*Stated goal:* Recast every line of the items below as a Markdown table with two columns, Row and Line, numbering the rows in order and leaving out blank lines.

>> start Exercise inputs

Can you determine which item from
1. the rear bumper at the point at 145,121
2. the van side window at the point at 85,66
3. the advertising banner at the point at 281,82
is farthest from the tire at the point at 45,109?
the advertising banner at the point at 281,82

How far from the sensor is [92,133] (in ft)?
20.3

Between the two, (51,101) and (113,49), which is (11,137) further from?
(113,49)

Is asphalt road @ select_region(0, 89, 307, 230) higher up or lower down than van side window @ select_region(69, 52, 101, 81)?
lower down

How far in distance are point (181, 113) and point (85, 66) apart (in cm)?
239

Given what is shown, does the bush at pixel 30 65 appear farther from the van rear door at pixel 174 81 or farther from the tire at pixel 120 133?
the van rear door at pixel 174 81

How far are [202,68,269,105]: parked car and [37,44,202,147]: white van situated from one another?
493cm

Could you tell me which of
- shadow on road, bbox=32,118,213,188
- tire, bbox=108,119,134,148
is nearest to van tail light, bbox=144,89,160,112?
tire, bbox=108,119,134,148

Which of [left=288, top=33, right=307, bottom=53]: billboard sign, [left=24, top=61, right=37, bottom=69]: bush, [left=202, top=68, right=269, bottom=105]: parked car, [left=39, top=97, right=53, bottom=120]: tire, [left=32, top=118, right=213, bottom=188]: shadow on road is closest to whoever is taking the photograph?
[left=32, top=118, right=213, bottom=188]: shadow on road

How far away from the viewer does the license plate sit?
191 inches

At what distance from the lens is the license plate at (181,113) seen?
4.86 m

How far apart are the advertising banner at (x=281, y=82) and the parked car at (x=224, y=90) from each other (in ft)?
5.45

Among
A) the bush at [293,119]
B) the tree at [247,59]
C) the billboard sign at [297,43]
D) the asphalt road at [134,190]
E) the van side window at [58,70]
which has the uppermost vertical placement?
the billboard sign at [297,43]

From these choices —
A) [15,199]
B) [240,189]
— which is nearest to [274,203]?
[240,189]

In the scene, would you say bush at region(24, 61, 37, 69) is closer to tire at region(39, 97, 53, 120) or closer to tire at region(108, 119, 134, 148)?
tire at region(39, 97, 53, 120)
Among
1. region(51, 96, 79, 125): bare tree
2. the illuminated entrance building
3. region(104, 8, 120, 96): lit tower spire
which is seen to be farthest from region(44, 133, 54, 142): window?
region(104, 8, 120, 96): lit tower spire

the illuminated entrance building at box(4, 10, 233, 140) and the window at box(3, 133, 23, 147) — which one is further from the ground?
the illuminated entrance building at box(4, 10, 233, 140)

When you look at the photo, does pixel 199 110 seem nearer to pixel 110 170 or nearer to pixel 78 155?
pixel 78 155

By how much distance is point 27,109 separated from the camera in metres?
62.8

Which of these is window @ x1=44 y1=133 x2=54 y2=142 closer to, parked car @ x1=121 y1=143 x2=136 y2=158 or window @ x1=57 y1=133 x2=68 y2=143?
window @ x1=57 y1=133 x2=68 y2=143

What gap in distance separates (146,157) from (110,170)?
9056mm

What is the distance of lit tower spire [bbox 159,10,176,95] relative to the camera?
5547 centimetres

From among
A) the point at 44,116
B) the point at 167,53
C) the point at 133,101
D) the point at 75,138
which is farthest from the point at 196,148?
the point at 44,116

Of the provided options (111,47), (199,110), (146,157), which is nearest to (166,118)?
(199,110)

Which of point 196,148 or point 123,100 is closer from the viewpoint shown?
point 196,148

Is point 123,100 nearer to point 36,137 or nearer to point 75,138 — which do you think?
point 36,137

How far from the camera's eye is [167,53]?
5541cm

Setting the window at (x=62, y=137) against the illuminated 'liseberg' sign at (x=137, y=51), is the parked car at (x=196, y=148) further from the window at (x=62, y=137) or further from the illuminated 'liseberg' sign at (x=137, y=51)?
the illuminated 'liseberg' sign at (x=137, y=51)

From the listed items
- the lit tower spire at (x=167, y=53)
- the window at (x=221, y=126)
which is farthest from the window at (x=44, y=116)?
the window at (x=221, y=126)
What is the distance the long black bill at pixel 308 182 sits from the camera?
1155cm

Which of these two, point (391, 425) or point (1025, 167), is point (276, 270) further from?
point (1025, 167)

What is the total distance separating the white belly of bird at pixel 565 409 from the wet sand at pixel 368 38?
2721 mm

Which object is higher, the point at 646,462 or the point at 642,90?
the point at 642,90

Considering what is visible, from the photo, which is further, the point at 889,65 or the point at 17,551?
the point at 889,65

>> end Exercise inputs

*Written response:*
| Row | Line |
|---|---|
| 1 | Can you determine which item from |
| 2 | 1. the rear bumper at the point at 145,121 |
| 3 | 2. the van side window at the point at 85,66 |
| 4 | 3. the advertising banner at the point at 281,82 |
| 5 | is farthest from the tire at the point at 45,109? |
| 6 | the advertising banner at the point at 281,82 |
| 7 | How far from the sensor is [92,133] (in ft)? |
| 8 | 20.3 |
| 9 | Between the two, (51,101) and (113,49), which is (11,137) further from? |
| 10 | (113,49) |
| 11 | Is asphalt road @ select_region(0, 89, 307, 230) higher up or lower down than van side window @ select_region(69, 52, 101, 81)? |
| 12 | lower down |
| 13 | How far in distance are point (181, 113) and point (85, 66) apart (in cm)? |
| 14 | 239 |
| 15 | Given what is shown, does the bush at pixel 30 65 appear farther from the van rear door at pixel 174 81 or farther from the tire at pixel 120 133? |
| 16 | the van rear door at pixel 174 81 |
| 17 | How far are [202,68,269,105]: parked car and [37,44,202,147]: white van situated from one another? |
| 18 | 493cm |
| 19 | Could you tell me which of |
| 20 | - shadow on road, bbox=32,118,213,188 |
| 21 | - tire, bbox=108,119,134,148 |
| 22 | is nearest to van tail light, bbox=144,89,160,112? |
| 23 | tire, bbox=108,119,134,148 |
| 24 | Which of [left=288, top=33, right=307, bottom=53]: billboard sign, [left=24, top=61, right=37, bottom=69]: bush, [left=202, top=68, right=269, bottom=105]: parked car, [left=39, top=97, right=53, bottom=120]: tire, [left=32, top=118, right=213, bottom=188]: shadow on road is closest to whoever is taking the photograph? |
| 25 | [left=32, top=118, right=213, bottom=188]: shadow on road |
| 26 | How far away from the viewer does the license plate sit? |
| 27 | 191 inches |
| 28 | At what distance from the lens is the license plate at (181,113) seen? |
| 29 | 4.86 m |
| 30 | How far apart are the advertising banner at (x=281, y=82) and the parked car at (x=224, y=90) from each other (in ft)? |
| 31 | 5.45 |
| 32 | Among |
| 33 | A) the bush at [293,119] |
| 34 | B) the tree at [247,59] |
| 35 | C) the billboard sign at [297,43] |
| 36 | D) the asphalt road at [134,190] |
| 37 | E) the van side window at [58,70] |
| 38 | which has the uppermost vertical placement? |
| 39 | the billboard sign at [297,43] |
| 40 | From these choices — |
| 41 | A) [15,199] |
| 42 | B) [240,189] |
| 43 | — which is nearest to [274,203]? |
| 44 | [240,189] |
| 45 | In the scene, would you say bush at region(24, 61, 37, 69) is closer to tire at region(39, 97, 53, 120) or closer to tire at region(108, 119, 134, 148)? |
| 46 | tire at region(39, 97, 53, 120) |
| 47 | Among |
| 48 | 1. region(51, 96, 79, 125): bare tree |
| 49 | 2. the illuminated entrance building |
| 50 | 3. region(104, 8, 120, 96): lit tower spire |
| 51 | which is seen to be farthest from region(44, 133, 54, 142): window? |
| 52 | region(104, 8, 120, 96): lit tower spire |
| 53 | the illuminated entrance building at box(4, 10, 233, 140) and the window at box(3, 133, 23, 147) — which one is further from the ground? |
| 54 | the illuminated entrance building at box(4, 10, 233, 140) |
| 55 | When you look at the photo, does pixel 199 110 seem nearer to pixel 110 170 or nearer to pixel 78 155? |
| 56 | pixel 78 155 |
| 57 | By how much distance is point 27,109 separated from the camera in metres? |
| 58 | 62.8 |
| 59 | Which of these is window @ x1=44 y1=133 x2=54 y2=142 closer to, parked car @ x1=121 y1=143 x2=136 y2=158 or window @ x1=57 y1=133 x2=68 y2=143? |
| 60 | window @ x1=57 y1=133 x2=68 y2=143 |
| 61 | What gap in distance separates (146,157) from (110,170)? |
| 62 | 9056mm |
| 63 | What is the distance of lit tower spire [bbox 159,10,176,95] relative to the camera? |
| 64 | 5547 centimetres |
| 65 | From among |
| 66 | A) the point at 44,116 |
| 67 | B) the point at 167,53 |
| 68 | C) the point at 133,101 |
| 69 | D) the point at 75,138 |
| 70 | which is farthest from the point at 196,148? |
| 71 | the point at 44,116 |
| 72 | Of the provided options (111,47), (199,110), (146,157), which is nearest to (166,118)? |
| 73 | (199,110) |
| 74 | Which of point 196,148 or point 123,100 is closer from the viewpoint shown? |
| 75 | point 196,148 |
| 76 | Is point 123,100 nearer to point 36,137 or nearer to point 75,138 — which do you think? |
| 77 | point 36,137 |
| 78 | How far from the camera's eye is [167,53]? |
| 79 | 5541cm |
| 80 | Setting the window at (x=62, y=137) against the illuminated 'liseberg' sign at (x=137, y=51), is the parked car at (x=196, y=148) further from the window at (x=62, y=137) or further from the illuminated 'liseberg' sign at (x=137, y=51)? |
| 81 | the illuminated 'liseberg' sign at (x=137, y=51) |
| 82 | From the listed items |
| 83 | - the lit tower spire at (x=167, y=53) |
| 84 | - the window at (x=221, y=126) |
| 85 | which is farthest from the window at (x=44, y=116)? |
| 86 | the window at (x=221, y=126) |
| 87 | What is the distance the long black bill at pixel 308 182 sits from the camera? |
| 88 | 1155cm |
| 89 | Which of these two, point (391, 425) or point (1025, 167), is point (276, 270) further from? |
| 90 | point (1025, 167) |
| 91 | What is the total distance separating the white belly of bird at pixel 565 409 from the wet sand at pixel 368 38? |
| 92 | 2721 mm |
| 93 | Which object is higher, the point at 646,462 or the point at 642,90? |
| 94 | the point at 642,90 |
| 95 | Considering what is visible, from the photo, which is further, the point at 889,65 or the point at 17,551? |
| 96 | the point at 889,65 |